= Beginning of Section =

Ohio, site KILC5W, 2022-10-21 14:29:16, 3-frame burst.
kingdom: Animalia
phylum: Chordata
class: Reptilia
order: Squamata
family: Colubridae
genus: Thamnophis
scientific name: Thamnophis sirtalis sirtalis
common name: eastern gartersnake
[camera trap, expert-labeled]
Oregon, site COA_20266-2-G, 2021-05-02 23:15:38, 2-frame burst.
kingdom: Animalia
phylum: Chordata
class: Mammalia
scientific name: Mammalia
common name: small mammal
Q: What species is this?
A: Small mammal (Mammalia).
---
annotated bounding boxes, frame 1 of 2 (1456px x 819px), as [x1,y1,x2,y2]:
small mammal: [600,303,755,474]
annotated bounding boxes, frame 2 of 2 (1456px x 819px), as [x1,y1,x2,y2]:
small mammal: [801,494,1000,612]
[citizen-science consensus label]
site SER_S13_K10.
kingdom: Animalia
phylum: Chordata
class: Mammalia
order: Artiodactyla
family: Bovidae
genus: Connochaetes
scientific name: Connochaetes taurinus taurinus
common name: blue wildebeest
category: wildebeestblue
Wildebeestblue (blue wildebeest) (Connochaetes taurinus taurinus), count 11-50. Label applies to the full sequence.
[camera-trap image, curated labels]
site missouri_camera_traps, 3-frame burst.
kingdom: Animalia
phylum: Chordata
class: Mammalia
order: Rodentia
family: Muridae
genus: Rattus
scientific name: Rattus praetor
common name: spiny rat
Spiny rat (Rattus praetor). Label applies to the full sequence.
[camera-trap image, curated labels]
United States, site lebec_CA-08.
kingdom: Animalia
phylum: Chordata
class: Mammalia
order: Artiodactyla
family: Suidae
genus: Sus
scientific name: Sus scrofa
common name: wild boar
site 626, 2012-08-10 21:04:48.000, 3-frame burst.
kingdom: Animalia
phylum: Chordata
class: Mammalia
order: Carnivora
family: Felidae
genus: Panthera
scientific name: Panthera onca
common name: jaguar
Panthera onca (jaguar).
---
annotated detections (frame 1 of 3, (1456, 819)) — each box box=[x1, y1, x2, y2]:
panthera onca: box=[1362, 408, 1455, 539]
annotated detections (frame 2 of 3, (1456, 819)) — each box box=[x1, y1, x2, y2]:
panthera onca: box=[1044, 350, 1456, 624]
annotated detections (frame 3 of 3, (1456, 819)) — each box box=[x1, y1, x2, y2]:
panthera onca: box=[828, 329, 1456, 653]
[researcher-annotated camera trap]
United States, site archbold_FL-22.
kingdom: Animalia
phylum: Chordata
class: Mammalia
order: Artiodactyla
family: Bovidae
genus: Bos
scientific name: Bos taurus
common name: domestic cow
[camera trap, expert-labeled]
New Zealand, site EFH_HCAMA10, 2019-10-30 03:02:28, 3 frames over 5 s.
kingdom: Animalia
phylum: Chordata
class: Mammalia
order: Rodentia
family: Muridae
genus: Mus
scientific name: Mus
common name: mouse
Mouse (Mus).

= End of Section =

◆ AIM OF THE EXERCISE ◆
Going through the data, count each line where the word "site" appears, and state only the total.

◆ RESPONSE TO THE EXERCISE ◆
8